Here is the text of Mr. Green's complete story:

In a drone of Bell Huey turbines we clear the razor wire and sandbagged machine-gun emplacements of the base, flying low while casting a racing black shadow over the landscape. We head north-west into hostile territory. The machine gunner on my left flicks a red switch on the 7.62mm six-barrelled minigun and a green LED shows the system is armed.
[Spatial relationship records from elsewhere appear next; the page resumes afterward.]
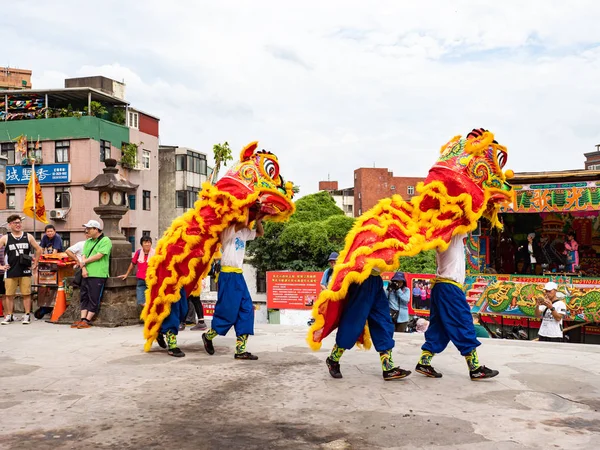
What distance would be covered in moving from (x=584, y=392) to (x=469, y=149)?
226 cm

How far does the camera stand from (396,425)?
12.4 ft

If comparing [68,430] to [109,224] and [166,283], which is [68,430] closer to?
[166,283]

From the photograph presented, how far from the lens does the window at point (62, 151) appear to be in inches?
1159

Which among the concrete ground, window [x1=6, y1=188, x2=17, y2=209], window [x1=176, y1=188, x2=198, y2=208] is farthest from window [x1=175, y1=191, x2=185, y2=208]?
the concrete ground

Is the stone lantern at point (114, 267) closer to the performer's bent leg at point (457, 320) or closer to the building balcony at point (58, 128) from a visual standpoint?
the performer's bent leg at point (457, 320)

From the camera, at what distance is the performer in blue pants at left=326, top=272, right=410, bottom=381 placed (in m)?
5.10

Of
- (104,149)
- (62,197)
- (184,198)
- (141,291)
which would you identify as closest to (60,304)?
(141,291)

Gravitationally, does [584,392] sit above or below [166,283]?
below

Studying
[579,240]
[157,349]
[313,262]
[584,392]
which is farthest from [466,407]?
[313,262]

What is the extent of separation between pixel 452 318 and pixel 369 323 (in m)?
0.74

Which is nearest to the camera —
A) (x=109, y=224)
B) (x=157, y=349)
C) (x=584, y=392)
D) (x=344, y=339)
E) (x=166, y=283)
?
(x=584, y=392)

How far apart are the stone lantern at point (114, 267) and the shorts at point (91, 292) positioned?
12 cm

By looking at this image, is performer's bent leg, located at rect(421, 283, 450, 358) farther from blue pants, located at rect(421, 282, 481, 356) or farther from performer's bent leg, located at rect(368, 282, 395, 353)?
performer's bent leg, located at rect(368, 282, 395, 353)

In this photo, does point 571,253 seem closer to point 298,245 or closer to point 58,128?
point 298,245
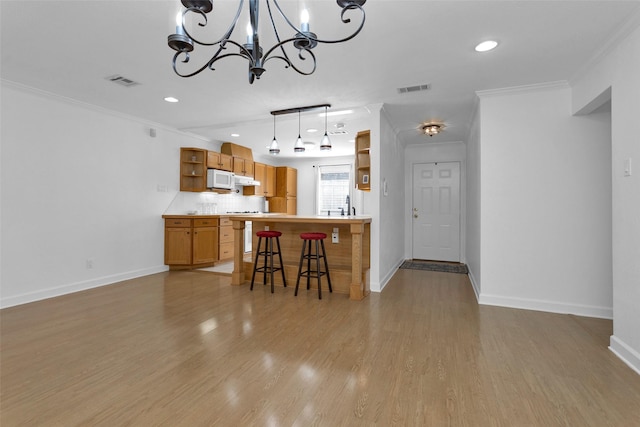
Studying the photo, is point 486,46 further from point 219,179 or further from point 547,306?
point 219,179

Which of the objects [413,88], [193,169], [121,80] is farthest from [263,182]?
[413,88]

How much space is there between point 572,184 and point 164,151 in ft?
Result: 18.9

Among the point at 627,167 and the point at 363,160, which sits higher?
the point at 363,160

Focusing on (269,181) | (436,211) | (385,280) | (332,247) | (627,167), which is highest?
(269,181)

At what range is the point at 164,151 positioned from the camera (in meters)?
5.31

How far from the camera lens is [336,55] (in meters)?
2.76

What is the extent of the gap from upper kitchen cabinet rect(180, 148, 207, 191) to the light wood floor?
2700mm

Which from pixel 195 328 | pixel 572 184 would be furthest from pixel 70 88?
pixel 572 184

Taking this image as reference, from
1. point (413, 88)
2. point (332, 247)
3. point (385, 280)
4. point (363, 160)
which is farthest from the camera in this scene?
point (363, 160)

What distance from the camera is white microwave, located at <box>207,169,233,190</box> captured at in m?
5.83

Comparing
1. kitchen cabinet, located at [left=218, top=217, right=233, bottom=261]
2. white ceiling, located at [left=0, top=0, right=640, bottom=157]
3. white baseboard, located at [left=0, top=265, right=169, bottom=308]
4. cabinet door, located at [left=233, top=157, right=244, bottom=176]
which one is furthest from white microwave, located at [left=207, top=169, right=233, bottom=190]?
white baseboard, located at [left=0, top=265, right=169, bottom=308]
Belts of dull brass bullets stretch back into the bowels of the chopper.

Sitting behind an inscrutable black visor, which reflects the topography below, he begins to scan the forest and ramshackle houses nestling on riverbanks for snipers lurking in the jungle drifting 500ft beneath my feet, as the chopper blades emit a pulsating whump.

Twenty minutes earlier, as we pulled on flak jackets, pilot Captain Carlos Suarez Amador of the Colombian anti-narcotics police had warned, ‘We were shot at today and yesterday. In Colombia, it all looks nice and everything is OK, then all of a sudden it changes and trouble happens.’

He gestured to the hangar behind us, containing one of the police force’s battle-scarred aircraft. A machine gun had torn through the left wing, ripping apart the aileron. Amador is a kindly, fresh-faced man who believes earnestly in what he’s doing, but he doesn’t underplay the risks. ‘Every day we’re taking fire now. In a second we could lose the gunner or the pilot.’

The brutal 40-year war in Colombia, the world’s biggest exporter of cocaine, is intensifying. The damaged plane was being flown by an American pilot as part of a US-financed initiative known as Plan Colombia.

More than $6 billion has been spent over the past eight years in an attempt to destroy the coca crops that keep the guerrillas and drug cartels in business.

The military base is in the dusty town of San José del Guaviare, a cocaine-trading hot spot deep in the south of the country. Until recently, it was controlled by the Revolutionary Armed Forces of Colombia (aka the Farc), left-wing guerrillas who currently hold an estimated 700 hostages and are waging a brutal insurgency against the government. Last year, 900 civilians were killed in the fighting.

Not so long ago, you could buy your groceries or fill up your car by paying with cocaine paste in San José. Around 40 cocaine traffickers were caught in the town by police last year alone. But the army has driven the guerrillas out of town and into the jungle bordering Ecuador and Venezuela.

Nevertheless, rebels still ambush patrols and plant roadside bombs. One improvised device, made from a gas cylinder packed with explosives, killed a policeman last August; another was discovered just before Christmas. One pilot told me there’s a rumour swirling around the base that the Farc pays a reward for anyone who shoots an American in the town…

As San José fades beneath us, the countryside changes into an endless, lush rainforest. Hot, sweaty jungle air blasts through the open door of the helicopter and an aroma of fertile earth seeps into the cabin. The jungle is so dense that when US special forces tried to sweep it for hostages with thermal-imaging cameras, their hi-tech systems couldn’t penetrate the canopy.
The territory we’re flying over is controlled by right-wing paramilitaries led by notorious drug trafficker Daniel ‘El Loco’ Barrera. His lieutenant is nicknamed ‘Cuchillo’, meaning ‘knife’, because he used to be a butcher and enjoys dispatching his victims with a blade.



"58% of Colombia's illicit crops are located in FARC-influenced areas: 58,879 hectares of coca capable of producing 252 tons of cocaine per year, valued at more than 7.5 billion USD."